- LESETEXT
Des weiteren hat sich in den USA genau dies
ereignet was in den Augen vieler Österreicher
ein Horror-Szenario ist: Quasi die ganze
Bevölkerung besteht aus Migranten, die die
ursprünglichen Völker nahezu ausgerottet
und die Überlebenden davon in Reservate
gesperrt hat. Dazu unterschiedlich ist freilich,
dass die Einheimischen Amerikas nicht um
Gastarbeiter gebeten haben, was unsere Wirtschaft
vor gut vierzig Jahren sehr wohl getan hat
!
Die
historische Idee Europas ist ohnehin auf Westeuropa
beschränkt. Das Unbehagen Europas mit den
Muslimen, die aus Afrika, dem Nahen Osten oder aus
Südasien kommen, ist ein historisches Echo
seiner Angst vor Europas Osten. Zudem haben wir
hier ein Problem, das seit der Rivalität von
Österreich-Ungarn mit dem Osmanischen Reich um
imperiale Hegemonie besteht - die europäische
Angst vor einem islamischen Europa. Aus all diesen
Gründen fällt es Europa schwerer, seine
Muslime aufzunehmen als den USA.
Europa
hat, wie oben erwähnt, genau davor Angst, was
den Ur-Amerikanern einst passiert ist.
Offensichtlich stellt dies einen blinden Fleck im
Bewusstsein der US-Amerikaner dar.
Umgekehrt scheint der Umstand, dass wir einst um
die Einwanderer gebeten haben (und es praktisch
heute noch tun), ein blinder Fleck in
unserem
Gedächtnis zu sein.
Europa
ist aufgrund seines Wohlstandes ein alternder
Kontinent. Deswegen braucht Europa
Arbeitskräfte - je billiger, desto besser;
das
ist die Logik des
Kapitals.

- GEGEBENE DATEN
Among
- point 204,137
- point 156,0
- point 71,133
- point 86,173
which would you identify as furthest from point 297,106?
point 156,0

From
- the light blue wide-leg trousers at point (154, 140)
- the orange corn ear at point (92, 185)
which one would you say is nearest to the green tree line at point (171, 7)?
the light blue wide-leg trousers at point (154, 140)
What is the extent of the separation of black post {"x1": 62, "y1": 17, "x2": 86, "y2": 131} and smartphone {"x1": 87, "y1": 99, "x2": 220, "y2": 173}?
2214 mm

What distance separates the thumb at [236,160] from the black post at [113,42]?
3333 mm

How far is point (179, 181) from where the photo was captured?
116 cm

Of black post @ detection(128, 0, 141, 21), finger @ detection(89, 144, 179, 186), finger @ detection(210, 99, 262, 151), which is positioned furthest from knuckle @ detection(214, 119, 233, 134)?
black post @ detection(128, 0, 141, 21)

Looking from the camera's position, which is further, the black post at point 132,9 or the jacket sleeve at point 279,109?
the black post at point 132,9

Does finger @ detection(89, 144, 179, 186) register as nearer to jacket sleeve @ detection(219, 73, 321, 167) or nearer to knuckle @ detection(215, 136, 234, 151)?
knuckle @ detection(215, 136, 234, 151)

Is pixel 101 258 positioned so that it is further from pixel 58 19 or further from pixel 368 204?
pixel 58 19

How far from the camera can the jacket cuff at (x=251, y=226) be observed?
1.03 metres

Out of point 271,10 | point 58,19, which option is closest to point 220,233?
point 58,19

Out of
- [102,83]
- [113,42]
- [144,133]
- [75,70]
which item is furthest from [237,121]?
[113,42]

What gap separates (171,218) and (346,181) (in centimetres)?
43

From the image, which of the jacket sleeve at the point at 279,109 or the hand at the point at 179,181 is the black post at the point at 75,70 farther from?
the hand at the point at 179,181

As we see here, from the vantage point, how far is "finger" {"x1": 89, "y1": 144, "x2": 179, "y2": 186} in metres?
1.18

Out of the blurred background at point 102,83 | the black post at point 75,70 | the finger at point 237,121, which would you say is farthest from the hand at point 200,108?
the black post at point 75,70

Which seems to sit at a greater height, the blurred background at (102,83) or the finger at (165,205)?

- AUFGABENSTELLUNG
Seit welcher Rivalität besteht laut dem Lesetext die europäische Angst vor einem islamischen Europa? Antworten Sie bitte in einem Satz. Stützen Sie sich ausschließlich auf den Lesetext.

- VOLLSTÄNDIGE LÖSUNG
Sie besteht seit der Rivalität von Österreich-Ungarn mit dem Osmanischen Reich um imperiale Hegemonie.